QU’EST-IL ADVENU DU CAPITAINE SHROEDER ?

Après avoir débarqué les derniers passagers juifs en Belgique, en juin 1939, le paquebot est reparti pour des croisières dans les Caraïbes. Le 3 septembre, le bateau est en mer, lorsque la guerre est déclarée. Après une traversée épique, le capitaine Schroeder réussit à passer le blocus britannique et à atteindre Mourmansk, en Russie, puis Hambourg son port d’attache. En 1944, le Saint-Louis a été endommagé par les bombardements alliés sur Kiel. Six ans plus tard, il est envoyé à la casse.

Le capitaine Schroeder n’a plus jamais repris la mer. Après la guerre, il tente de vivre de sa plume. Les passagers juifs du Saint-Louis ne l’ont pas abandonné. Ils lui font parvenir nourriture et vêtements. Grâce à leur témoignage, il est lavé de toute accusation de collaboration nazie.

En 1957, deux ans avant sa mort, le gouvernement ouest-allemand lui accorde une médaille pour avoir sauvé des vies juives. Le 11 mars 1993, le Yad Vashem honore la mémoire du capitaine et lui accorde le titre de Juste des nations.

Témoignage

Transcription complète du témoignage de Gerda Blachmann Wilchfort

« Vous pouvez vous imaginer l’ambiance qui régnait. Tout le monde était très déprimé. Quelques uns ont tenté de se suicider, je pense à un homme… il, je crois qu’il s’est ouvert les poignets et il fut le seul à avoir débarqué parce qu’ils devaient l’emmener à l’hôpital pour le soigner. Je ne sais pas s’il y est resté. Je pense que oui. Il doit être le seul à y être resté.

Mais,vous savez, les humains sont toujours pleins d’espoir. Vous savez, nous nous accrochons toujours à l’espoir que quelque chose va se produire. Ils n’allaient pas nous laisser pourrir sur l’océan. Je veux dire, quelque chose devait nous arriver. Bien sûr,nous avions peur de retourner en Allemagne. C’était là le gros problème, vous savez. La nourriture empirait de jour en jour et l’eau c’était… l’eau courante, je veux dire, il y avait de l’eau mais nous devions être prudents,et, bien sûr, finies les fêtes.
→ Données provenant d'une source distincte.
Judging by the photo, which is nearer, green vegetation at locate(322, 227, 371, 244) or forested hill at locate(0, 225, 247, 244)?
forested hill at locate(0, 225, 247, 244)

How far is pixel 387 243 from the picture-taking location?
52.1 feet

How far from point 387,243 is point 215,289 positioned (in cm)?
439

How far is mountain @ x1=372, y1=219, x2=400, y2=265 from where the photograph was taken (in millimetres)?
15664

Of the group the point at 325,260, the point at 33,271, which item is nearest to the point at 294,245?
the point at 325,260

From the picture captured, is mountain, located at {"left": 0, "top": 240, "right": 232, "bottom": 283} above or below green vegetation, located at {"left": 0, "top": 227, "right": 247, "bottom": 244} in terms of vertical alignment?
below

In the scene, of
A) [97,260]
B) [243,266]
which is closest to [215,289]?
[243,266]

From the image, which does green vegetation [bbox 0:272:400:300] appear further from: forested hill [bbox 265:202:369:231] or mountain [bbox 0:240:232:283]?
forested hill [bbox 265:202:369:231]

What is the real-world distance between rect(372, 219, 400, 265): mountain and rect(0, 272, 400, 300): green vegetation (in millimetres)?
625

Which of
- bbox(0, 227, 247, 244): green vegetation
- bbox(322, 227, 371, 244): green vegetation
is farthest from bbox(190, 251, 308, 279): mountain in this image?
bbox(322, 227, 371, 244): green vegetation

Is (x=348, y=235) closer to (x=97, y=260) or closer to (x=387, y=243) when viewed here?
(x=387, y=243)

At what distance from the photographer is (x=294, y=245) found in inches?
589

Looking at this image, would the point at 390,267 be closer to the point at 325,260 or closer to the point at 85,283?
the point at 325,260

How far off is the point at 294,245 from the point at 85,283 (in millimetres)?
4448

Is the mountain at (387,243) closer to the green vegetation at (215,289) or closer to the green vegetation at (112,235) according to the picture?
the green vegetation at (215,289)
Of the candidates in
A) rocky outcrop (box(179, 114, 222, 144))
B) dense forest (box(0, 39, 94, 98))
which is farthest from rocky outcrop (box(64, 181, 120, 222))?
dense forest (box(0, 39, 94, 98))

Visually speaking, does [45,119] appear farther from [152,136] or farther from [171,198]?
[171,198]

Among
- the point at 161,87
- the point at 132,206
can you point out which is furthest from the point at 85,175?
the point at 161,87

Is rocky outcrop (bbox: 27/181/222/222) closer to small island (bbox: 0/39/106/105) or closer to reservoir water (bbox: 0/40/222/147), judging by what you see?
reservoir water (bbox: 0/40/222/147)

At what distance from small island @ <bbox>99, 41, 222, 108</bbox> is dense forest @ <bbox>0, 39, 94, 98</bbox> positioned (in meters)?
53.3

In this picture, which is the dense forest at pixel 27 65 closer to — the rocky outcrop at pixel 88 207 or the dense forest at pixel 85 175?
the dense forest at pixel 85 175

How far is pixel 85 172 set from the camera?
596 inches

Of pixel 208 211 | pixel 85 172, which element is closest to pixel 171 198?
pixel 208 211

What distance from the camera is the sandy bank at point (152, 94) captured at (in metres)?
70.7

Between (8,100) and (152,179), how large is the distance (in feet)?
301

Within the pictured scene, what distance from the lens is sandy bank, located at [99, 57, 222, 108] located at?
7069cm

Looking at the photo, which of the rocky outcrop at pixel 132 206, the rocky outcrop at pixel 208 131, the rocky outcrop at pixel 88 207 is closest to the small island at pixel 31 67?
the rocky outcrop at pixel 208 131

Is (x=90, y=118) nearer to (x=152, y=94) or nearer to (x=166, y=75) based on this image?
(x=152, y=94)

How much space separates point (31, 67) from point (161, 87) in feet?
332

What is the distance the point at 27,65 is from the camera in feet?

Plus de fêtes, plus de joie.

Nous restions assis à attendre que quelque chose arrive,vous voyez, et le comité a tout essayé et a envoyé des télégrammes dans le monde entier pour qu’on nous laisse entrer mais ce fut…Tous les jours, il y avait des genres de journaux imprimés qui étaient affichés pou rnous dire ce qui se passait et tous les jours, nous devions aller dans un autre pays mais rien n’a jamais abouti jusqu’à ce qu’enfin, nous sommes arrivés sur la côte de Miami et nous avons pensé que nous pouvions accoster.

J’ai entendu plus tard que le capitaine avait accepté de faire une sorte d’accostage forcé mais nous ne savions pas de quoi il s’agissait. Nous n’avons vu que les bateaux des gardes-côtes nous encercler près de Miami pour s’assurer que nous ne nous approcherions pas plus près de la frontière, de la berge,et ce fut tout. Alors nous avons vu les lumières de Miami. Nous avons vu les lumières de l’Amérique. Et ce fut tout.
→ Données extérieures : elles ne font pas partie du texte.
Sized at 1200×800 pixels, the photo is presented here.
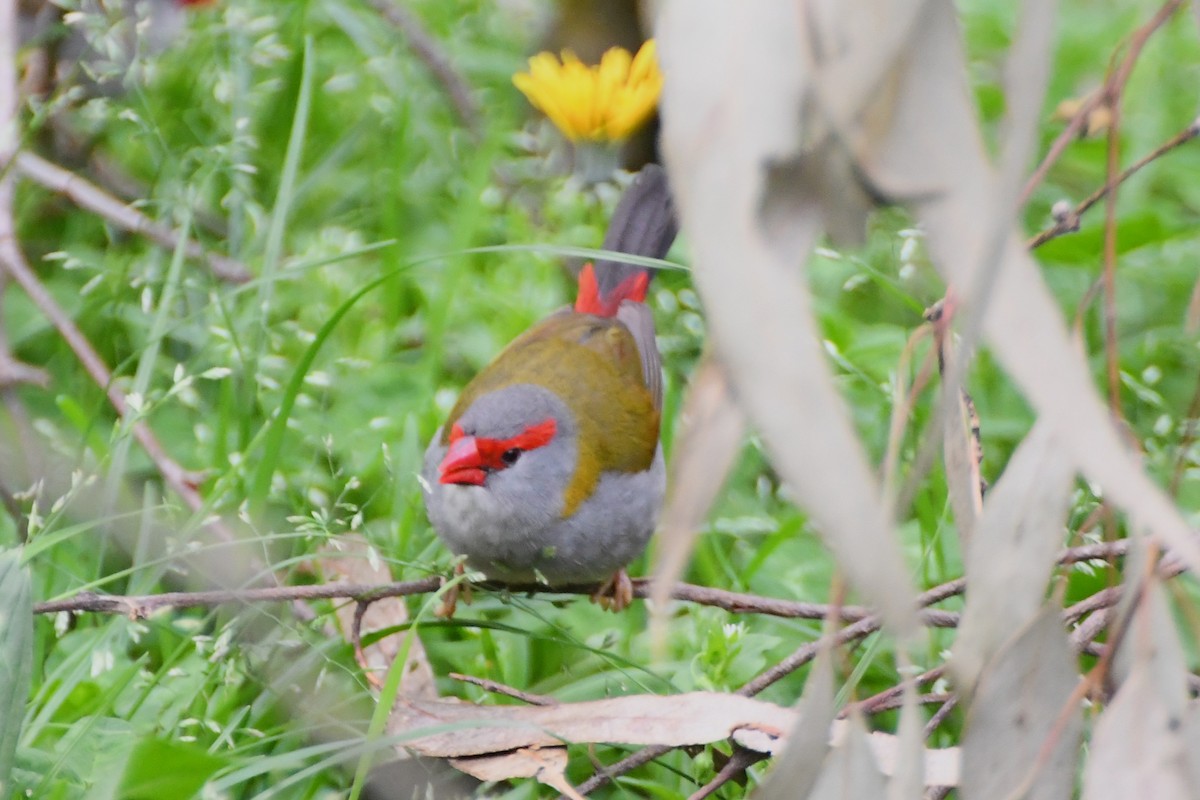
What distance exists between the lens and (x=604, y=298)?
399 centimetres

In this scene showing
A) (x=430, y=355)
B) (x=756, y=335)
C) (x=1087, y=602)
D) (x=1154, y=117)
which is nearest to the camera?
(x=756, y=335)

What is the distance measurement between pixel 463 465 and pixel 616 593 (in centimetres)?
51

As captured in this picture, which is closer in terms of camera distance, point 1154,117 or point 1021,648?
point 1021,648

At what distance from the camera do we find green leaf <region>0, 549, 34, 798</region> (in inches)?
74.7

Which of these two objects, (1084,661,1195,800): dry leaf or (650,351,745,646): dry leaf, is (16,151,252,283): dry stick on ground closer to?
(650,351,745,646): dry leaf

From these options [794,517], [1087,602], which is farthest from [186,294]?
[1087,602]

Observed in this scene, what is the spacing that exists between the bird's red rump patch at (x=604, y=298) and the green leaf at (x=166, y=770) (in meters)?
2.28

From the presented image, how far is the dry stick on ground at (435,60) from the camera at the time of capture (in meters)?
4.75

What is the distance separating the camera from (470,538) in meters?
2.95

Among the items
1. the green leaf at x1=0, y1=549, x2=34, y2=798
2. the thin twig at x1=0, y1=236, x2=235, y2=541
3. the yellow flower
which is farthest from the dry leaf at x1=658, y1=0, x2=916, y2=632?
the yellow flower

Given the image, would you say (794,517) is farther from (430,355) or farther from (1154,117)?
(1154,117)

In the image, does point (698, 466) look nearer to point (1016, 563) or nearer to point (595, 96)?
point (1016, 563)

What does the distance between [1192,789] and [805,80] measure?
883mm

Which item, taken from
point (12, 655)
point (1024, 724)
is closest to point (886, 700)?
point (1024, 724)
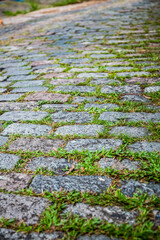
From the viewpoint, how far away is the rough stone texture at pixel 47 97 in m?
2.41

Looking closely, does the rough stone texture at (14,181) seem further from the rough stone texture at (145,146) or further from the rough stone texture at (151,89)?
the rough stone texture at (151,89)

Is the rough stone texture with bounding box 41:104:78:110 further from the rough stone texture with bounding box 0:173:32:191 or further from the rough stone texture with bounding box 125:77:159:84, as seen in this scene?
the rough stone texture with bounding box 0:173:32:191

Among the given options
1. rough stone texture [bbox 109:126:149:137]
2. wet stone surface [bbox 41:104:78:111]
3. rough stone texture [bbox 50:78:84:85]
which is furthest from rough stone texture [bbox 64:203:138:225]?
rough stone texture [bbox 50:78:84:85]

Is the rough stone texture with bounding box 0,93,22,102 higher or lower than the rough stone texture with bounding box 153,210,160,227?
higher

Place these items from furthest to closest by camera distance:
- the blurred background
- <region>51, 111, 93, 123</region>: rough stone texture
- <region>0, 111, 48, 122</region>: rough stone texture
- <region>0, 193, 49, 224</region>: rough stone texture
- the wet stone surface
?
the blurred background < the wet stone surface < <region>0, 111, 48, 122</region>: rough stone texture < <region>51, 111, 93, 123</region>: rough stone texture < <region>0, 193, 49, 224</region>: rough stone texture

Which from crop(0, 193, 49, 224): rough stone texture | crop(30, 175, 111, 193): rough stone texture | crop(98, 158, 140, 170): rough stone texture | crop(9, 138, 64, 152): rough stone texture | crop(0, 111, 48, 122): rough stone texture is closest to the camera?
crop(0, 193, 49, 224): rough stone texture

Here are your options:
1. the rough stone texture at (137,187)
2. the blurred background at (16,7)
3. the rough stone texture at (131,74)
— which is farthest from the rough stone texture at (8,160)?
the blurred background at (16,7)

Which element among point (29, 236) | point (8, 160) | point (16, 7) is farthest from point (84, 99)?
point (16, 7)

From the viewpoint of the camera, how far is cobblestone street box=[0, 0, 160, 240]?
1.09 meters

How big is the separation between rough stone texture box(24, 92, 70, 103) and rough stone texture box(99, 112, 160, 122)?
55 cm

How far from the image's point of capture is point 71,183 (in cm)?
132

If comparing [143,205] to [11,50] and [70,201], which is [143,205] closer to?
[70,201]

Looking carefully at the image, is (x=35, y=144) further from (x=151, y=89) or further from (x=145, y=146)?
(x=151, y=89)

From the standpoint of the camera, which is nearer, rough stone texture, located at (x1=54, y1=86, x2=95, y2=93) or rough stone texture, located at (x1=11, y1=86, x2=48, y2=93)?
rough stone texture, located at (x1=54, y1=86, x2=95, y2=93)
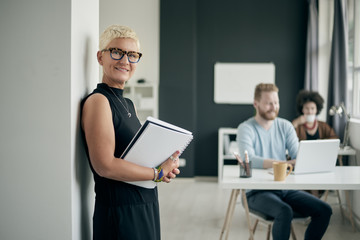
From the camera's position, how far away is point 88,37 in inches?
63.3

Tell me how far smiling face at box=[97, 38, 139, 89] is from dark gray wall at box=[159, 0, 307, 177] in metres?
4.50

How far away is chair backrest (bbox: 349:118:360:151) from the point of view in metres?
4.15

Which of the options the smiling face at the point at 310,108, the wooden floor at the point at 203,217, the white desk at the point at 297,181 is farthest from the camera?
the smiling face at the point at 310,108

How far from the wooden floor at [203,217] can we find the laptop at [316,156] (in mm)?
1031

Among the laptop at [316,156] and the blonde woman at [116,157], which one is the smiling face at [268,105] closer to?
the laptop at [316,156]

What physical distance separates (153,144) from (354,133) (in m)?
3.45

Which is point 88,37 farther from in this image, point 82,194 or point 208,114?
point 208,114

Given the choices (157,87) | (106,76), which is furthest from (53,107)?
(157,87)

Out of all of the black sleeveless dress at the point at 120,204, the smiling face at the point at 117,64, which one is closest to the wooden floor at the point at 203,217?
the black sleeveless dress at the point at 120,204

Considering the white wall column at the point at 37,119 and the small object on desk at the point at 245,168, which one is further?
the small object on desk at the point at 245,168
Nous repartîmes lentement vers l’Europe. Et,bien sûr, les négociations allaient bon train avec le, l’Appel Juif Uni et il y avait un Monsieur Tupper à Paris et il a finalement obtenu que nous soyions répartis entre la Belgique et la Hollande, entre la France et l’Angleterre. »
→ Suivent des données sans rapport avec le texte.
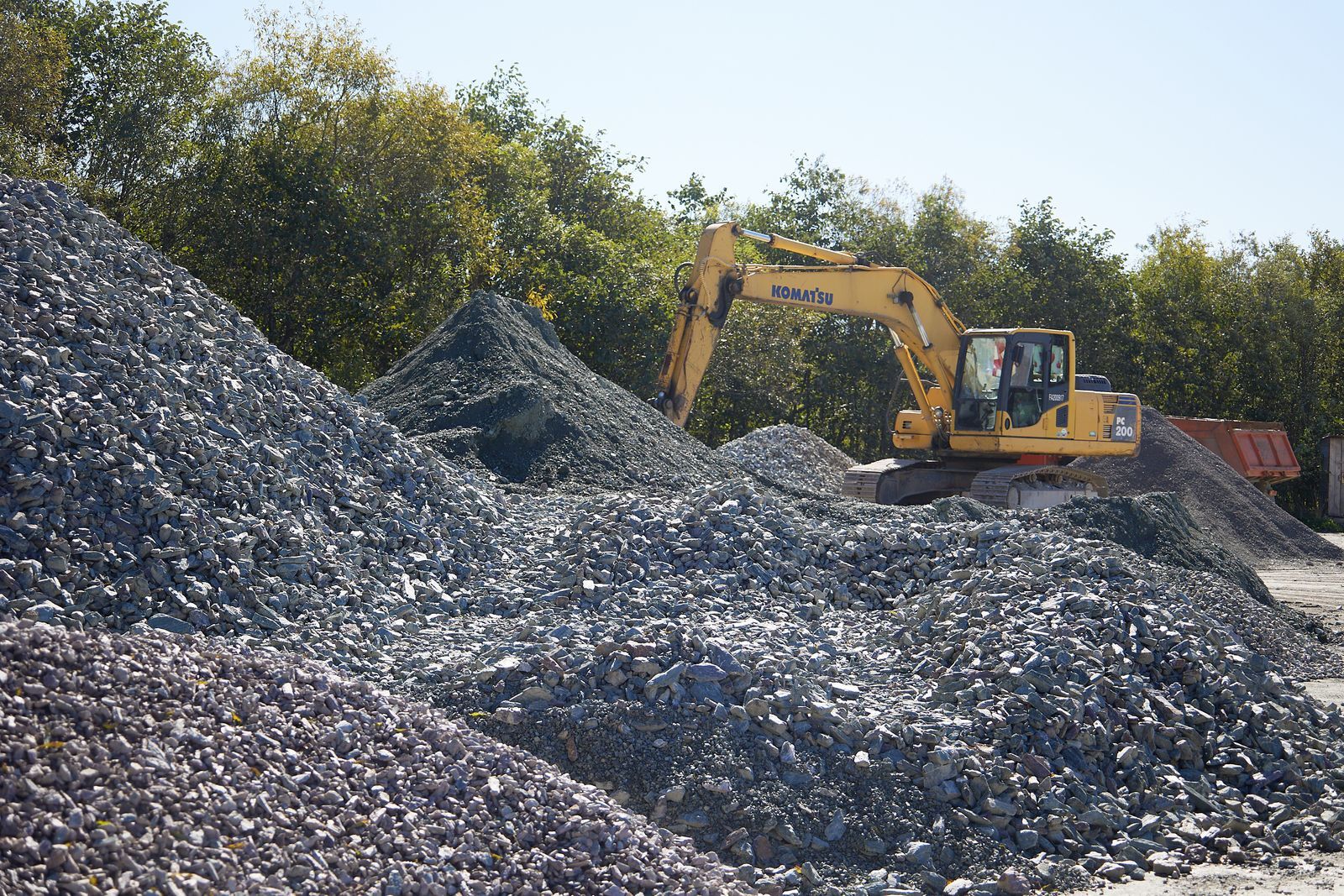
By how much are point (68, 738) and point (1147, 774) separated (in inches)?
206

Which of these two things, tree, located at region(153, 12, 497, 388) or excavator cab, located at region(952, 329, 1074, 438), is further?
tree, located at region(153, 12, 497, 388)

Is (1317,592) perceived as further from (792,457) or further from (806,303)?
(792,457)

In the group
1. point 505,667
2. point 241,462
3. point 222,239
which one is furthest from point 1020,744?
point 222,239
Gerda et ses parents obtinrent des visas pour partir à Cuba sur le « Sr. Louis » en mai 1939. Lorsque le navire arriva au port de La Havane, la plupart des réfugiés se virent refuser l’entrée et le navire repartit pour l’Europe. Gerda et ses parents débarquèrent en Belgique. En mai 1940, l’Allemagne attaqua la Belgique. Gerda et sa mère s’enfuirent en Suisse. Après la guerre, on leur dit que le père de Gerda était mort en déportation.